(WRITTEN EXERCISE) Count the lines in the material below that contain the string "pixel", and give only that number.

(ENTRIES)
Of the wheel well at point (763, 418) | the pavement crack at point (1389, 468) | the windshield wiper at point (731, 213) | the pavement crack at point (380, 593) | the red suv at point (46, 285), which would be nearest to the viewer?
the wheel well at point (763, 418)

---

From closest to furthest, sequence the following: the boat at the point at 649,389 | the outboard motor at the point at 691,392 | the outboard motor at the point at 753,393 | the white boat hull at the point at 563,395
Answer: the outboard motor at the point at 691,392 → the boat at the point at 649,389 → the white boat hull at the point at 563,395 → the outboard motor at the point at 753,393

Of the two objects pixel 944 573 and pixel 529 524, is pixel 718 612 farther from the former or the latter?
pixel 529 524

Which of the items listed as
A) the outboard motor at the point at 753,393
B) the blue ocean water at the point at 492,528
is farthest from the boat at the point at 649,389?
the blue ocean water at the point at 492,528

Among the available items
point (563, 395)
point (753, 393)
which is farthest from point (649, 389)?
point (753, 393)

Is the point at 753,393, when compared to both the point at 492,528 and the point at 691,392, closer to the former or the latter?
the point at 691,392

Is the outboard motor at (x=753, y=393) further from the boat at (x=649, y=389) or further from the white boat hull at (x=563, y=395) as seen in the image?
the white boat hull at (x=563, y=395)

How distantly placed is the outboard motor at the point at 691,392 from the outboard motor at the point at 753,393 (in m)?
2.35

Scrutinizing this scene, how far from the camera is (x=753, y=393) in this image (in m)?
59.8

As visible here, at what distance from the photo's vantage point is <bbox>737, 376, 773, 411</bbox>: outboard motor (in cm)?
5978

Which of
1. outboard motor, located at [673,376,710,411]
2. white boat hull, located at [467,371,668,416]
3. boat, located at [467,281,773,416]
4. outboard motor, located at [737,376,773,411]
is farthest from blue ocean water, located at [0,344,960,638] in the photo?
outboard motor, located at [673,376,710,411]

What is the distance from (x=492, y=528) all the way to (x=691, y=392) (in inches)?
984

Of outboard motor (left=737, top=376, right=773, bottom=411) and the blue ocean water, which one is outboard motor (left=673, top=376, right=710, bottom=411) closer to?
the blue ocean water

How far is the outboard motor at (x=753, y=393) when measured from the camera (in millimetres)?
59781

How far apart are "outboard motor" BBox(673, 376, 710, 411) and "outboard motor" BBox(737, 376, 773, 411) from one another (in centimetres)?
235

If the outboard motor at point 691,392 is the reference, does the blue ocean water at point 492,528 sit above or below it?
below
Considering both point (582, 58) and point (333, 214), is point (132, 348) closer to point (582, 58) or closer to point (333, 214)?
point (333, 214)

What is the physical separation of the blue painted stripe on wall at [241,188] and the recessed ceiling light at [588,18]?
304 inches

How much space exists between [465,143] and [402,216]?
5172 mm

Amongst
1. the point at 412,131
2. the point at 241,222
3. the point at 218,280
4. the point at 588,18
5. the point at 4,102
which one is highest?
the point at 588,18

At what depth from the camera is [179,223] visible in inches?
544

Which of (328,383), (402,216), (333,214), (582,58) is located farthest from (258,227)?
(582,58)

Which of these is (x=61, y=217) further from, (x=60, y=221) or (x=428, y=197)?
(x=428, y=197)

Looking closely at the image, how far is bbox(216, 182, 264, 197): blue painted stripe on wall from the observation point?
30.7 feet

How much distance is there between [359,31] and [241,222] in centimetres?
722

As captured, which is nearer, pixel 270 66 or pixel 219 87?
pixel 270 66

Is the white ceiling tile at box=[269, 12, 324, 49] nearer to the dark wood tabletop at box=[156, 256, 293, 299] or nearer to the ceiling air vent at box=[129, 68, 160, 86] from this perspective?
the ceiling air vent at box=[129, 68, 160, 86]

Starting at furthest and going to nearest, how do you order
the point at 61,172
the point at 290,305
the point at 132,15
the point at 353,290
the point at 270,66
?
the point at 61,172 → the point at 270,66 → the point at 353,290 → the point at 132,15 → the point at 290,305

(RESPONSE) 4